Bombardier Inc. reported a third-quarter loss of US$377 million compared with a profit of US$192 million a year ago.
“The Bombardier team once again delivered a solid quarter, a confirmation that this year is shaping up to be significantly better than the last,” said Éric Martel, President, and Chief Executive Officer, Bombardier in a press release. “Our unit book-to-bill ratio remains very healthy, contributing to a significant increase to our backlog. This momentum has also translated to a solid increase in profitability, with adjusted EBITDA margin approaching 10% this quarter.”
“We are delivering consistently on what we set out to do, especially when it comes to deleveraging the balance sheet. Thanks to the hard work of our outstanding team, we cleared the debt maturity runway on plan,” added Martel. “As a fantastic finale to the quarter and at a great moment in time for our industry, we launched our new Challenger 3500 jet last month. The extremely positive reception and strong first orders for the new aircraft are clear evidence that we were able to bring significant value to customers through measured and disciplined investments.”
Business jet revenues of $1.4 billion are up 17% year-over-year, propelled mainly by an improved delivery mix, with higher deliveries of large aircraft. The company has also seen an increase of revenues by $76 million from business aircraft services. This is mainly due to increased fleet flight hours having now surpassed 2019 levels, a clear signal that the industry is on a strong recovery path from the global shock caused by the COVID-19 pandemic. Confidence levels within the industry are at a new all-time high, indicative of the rising vaccination levels and eased travel restrictions. In the U.S., business jet utilization increased by 42.5%, year-over-year for the first eight months of the year. In Europe, business jet utilization increased by 27.1% year-over-year in the first nine months of the year.
Bombardier reported an adjusted EBITDA of $142 million, representing a year-over-year improvement of $58 million or 69%. The company attributes this to an improved aircraft mix, continued progress on Global 7500 aircraft learning curve, and cost structure improvements. Reported EBIT from continuing operations for the quarter was $48 million.

Task to carry out:
Answer these questions from the Bombardier earnings report.
1. What third-quarter loss did Bombardier report?
2. What new jet did the company launch last month?
3. What adjusted EBITDA did Bombardier report?

Data supplied:
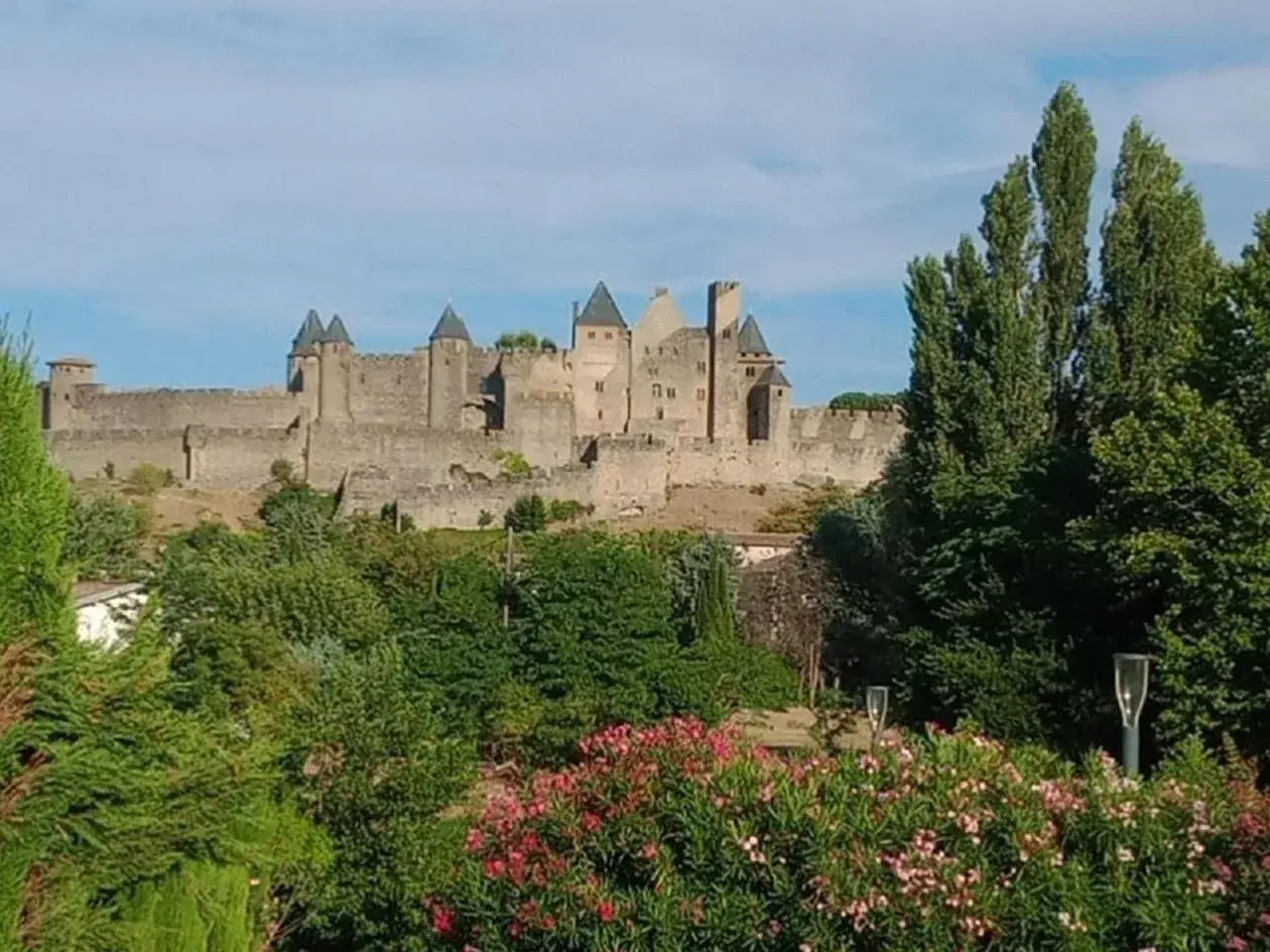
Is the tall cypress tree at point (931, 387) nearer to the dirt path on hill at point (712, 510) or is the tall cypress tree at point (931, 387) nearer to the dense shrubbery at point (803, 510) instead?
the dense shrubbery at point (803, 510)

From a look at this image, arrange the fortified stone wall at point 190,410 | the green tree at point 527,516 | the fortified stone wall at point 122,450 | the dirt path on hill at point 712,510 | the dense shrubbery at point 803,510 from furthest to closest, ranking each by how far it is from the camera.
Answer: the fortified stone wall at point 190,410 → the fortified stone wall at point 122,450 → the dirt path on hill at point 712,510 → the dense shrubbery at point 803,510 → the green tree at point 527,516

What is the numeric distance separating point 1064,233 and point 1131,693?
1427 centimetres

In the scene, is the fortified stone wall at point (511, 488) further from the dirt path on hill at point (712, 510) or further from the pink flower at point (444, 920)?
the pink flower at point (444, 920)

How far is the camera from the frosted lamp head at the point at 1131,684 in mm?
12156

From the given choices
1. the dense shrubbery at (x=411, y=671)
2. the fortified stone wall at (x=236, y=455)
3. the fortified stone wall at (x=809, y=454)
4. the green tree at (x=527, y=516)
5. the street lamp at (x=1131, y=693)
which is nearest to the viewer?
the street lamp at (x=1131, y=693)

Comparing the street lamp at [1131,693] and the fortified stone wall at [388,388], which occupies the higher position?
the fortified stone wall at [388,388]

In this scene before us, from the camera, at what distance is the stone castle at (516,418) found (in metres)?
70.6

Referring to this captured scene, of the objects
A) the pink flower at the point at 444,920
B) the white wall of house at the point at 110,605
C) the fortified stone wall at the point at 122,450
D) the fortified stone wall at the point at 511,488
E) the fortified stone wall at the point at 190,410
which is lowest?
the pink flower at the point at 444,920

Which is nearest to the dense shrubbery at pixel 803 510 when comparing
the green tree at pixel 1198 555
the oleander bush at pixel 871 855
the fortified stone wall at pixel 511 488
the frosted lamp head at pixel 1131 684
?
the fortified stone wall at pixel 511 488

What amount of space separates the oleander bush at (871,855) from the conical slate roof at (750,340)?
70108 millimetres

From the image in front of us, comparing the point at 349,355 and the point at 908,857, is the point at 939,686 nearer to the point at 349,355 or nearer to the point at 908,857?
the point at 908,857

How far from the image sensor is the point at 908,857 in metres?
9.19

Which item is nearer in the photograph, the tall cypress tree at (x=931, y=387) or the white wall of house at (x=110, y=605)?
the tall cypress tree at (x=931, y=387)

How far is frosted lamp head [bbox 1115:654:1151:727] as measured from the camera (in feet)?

Response to the task:
1. US$377 million
2. The Challenger 3500
3. $142 million